1. Reads the Excel sheet using `readxl::read_excel`.
2. Converts all count columns to numeric.
3. Uses a manually defined `group` vector that encodes each sample as a treatment combination (e.g., `HLpDay`, `LLmNight`, `HLd00`, `HLr03`, etc.), corresponding to Light (HL/LL), Fe status (p/m/d/r), and time of day (Day/Night/diel times).

3.2 edgeR GLM contrasts
-----------------------

The first part of the script:

1. Constructs a `DGEList` and performs TMM normalization.
2. Fits a negative binomial GLM with design `~ 0 + group`.
3. Defines a panel of pairwise contrasts using `makeContrasts`, including:
   - HL vs LL within a given Fe and time (e.g., `HLpDayvsLLpDay`, `HLmNightvsLLmNight`)
   - pFe vs −Fe within HL or LL (e.g., `HLpDayvsHLmDay`, `LLpNightvsLLmNight`)
   - Day vs Night within Fe × Light (e.g., `HLmDayvsHLmNight`, `LLpDayvsLLpNight`)
4. For each contrast, runs `glmLRT`, extracts the full ranked gene table with:
   - log2 fold change, logCPM, LR, PValue, FDR
5. Combines all contrasts into a single data frame and writes:

Output:

- `all_contrasts_with_FDR.csv`
  - A wide table where each contrast contributes five columns (`logFC_*`, `logCPM_*`, `LR_*`, `PValue_*`, `FDR_*`). Each row corresponds to one gene ID.
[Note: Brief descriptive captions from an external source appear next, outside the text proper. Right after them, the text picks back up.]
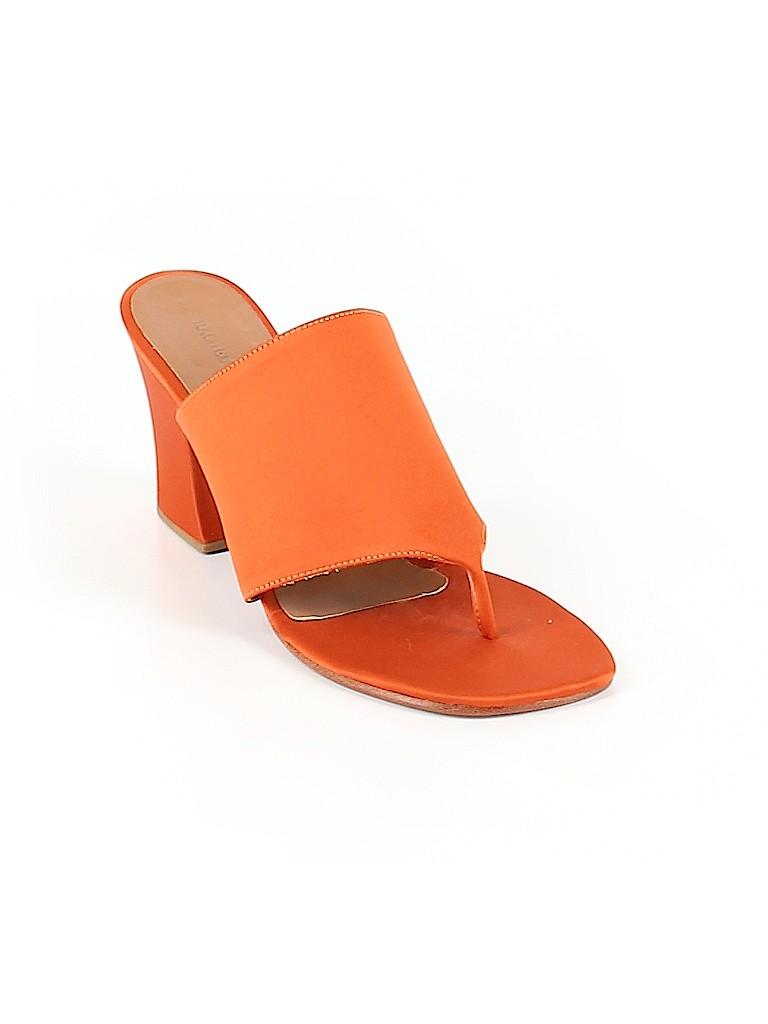 Rachel Comey Women Heels Size 10 1/2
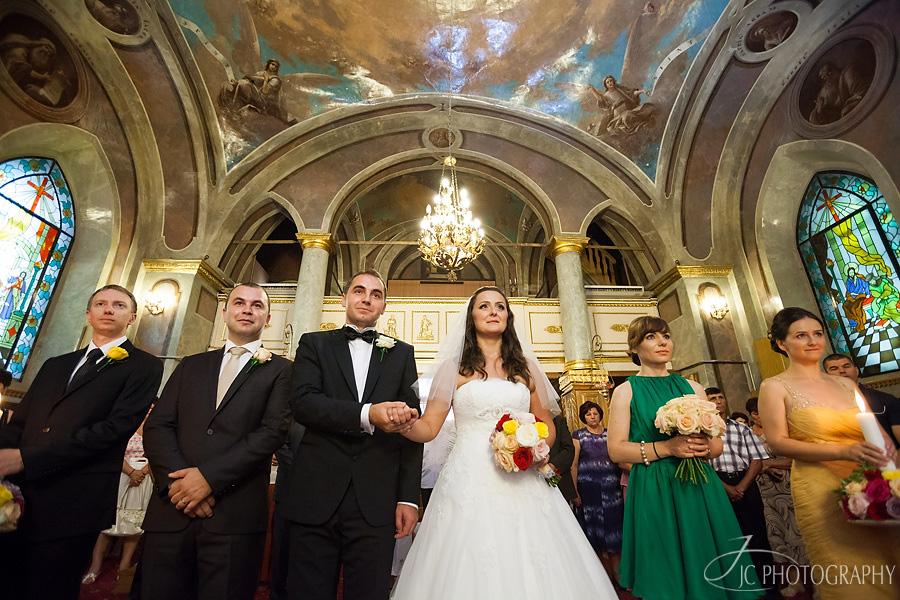 022 Fotografii nunta Bucuresti Anca si Mugur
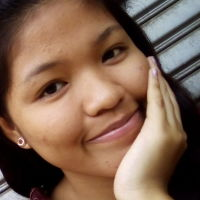 Larawan 27308 para Sammy18 - Pinay Romances Online Dating in the Philippines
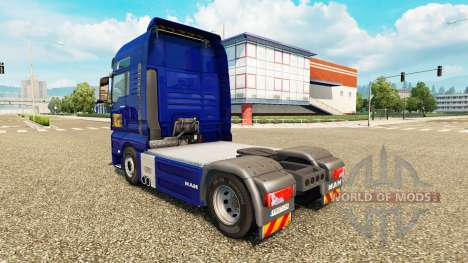 Skin Gefco for tractor MAN for Euro Truck Simulator 2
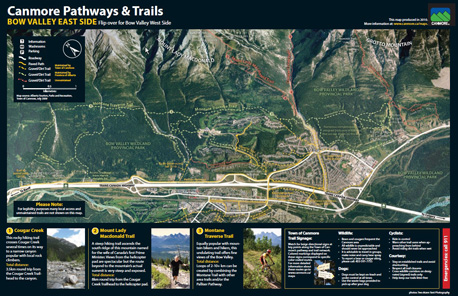 Canmore Trail Maps
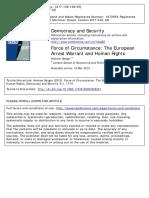 15_AndrewSanger_EAW_Humanrights_EU_en.pdf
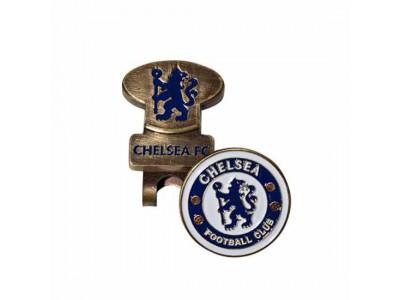 Chelsea - Hat Clip & Marker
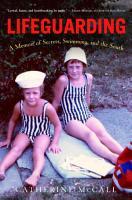 Lifeguarding PDF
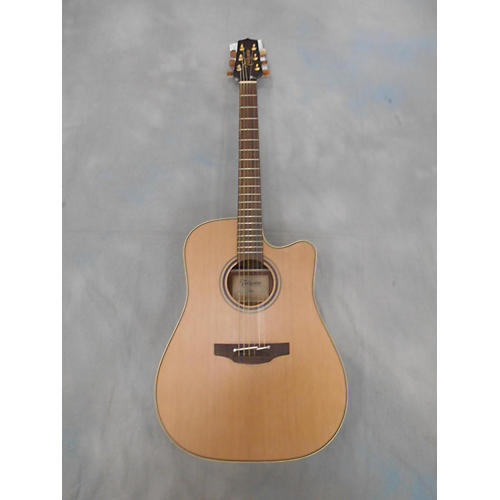 Takamine P3DC Acoustic Guitar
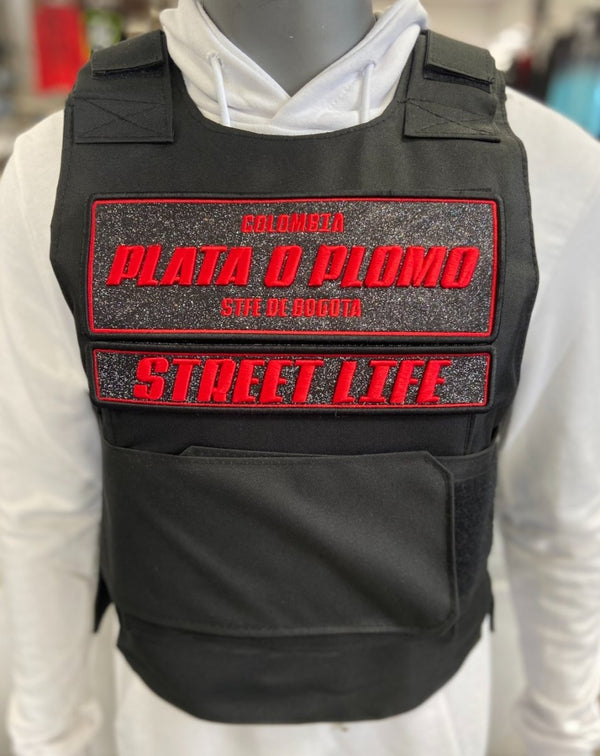 Gilet tactique noir Plate o Plomo rouge - Stayin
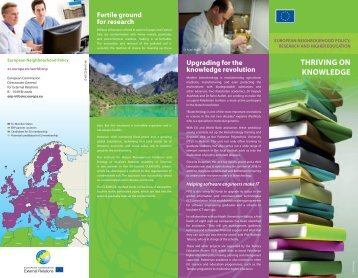thriving on knowledge - the European External Action Service - Europa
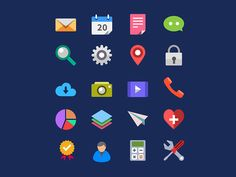 Dribbble - 20 Flat Icons Vector PSD by GraphicsFuel (Rafi)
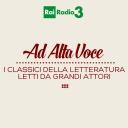 Ad Alta Voce - Rai Radio3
3.3 Fe × Light interaction (RNA-seq)
------------------------------------

The second part of the script focuses on the Fe × Light interaction, restricting to +Fe (p) and −Fe (m) samples:

1. Builds a `meta` data frame from column names and the `group` vector, with:
   - `Light` (LL / HL)
   - `Fe` (p / m / d / r)
   - `TimeOfDay` (Day / Night; coded times like 00, 23, 03 are treated as Day when not explicitly labeled).
2. Filters to +Fe vs −Fe only (Fe ∈ {p, m}) and drops resupply (r) and DFOB (d) conditions.
3. Runs an edgeR quasi-likelihood pipeline with design:

   design_int <- model.matrix(~ Fe * Light + TimeOfDay, data = meta_int)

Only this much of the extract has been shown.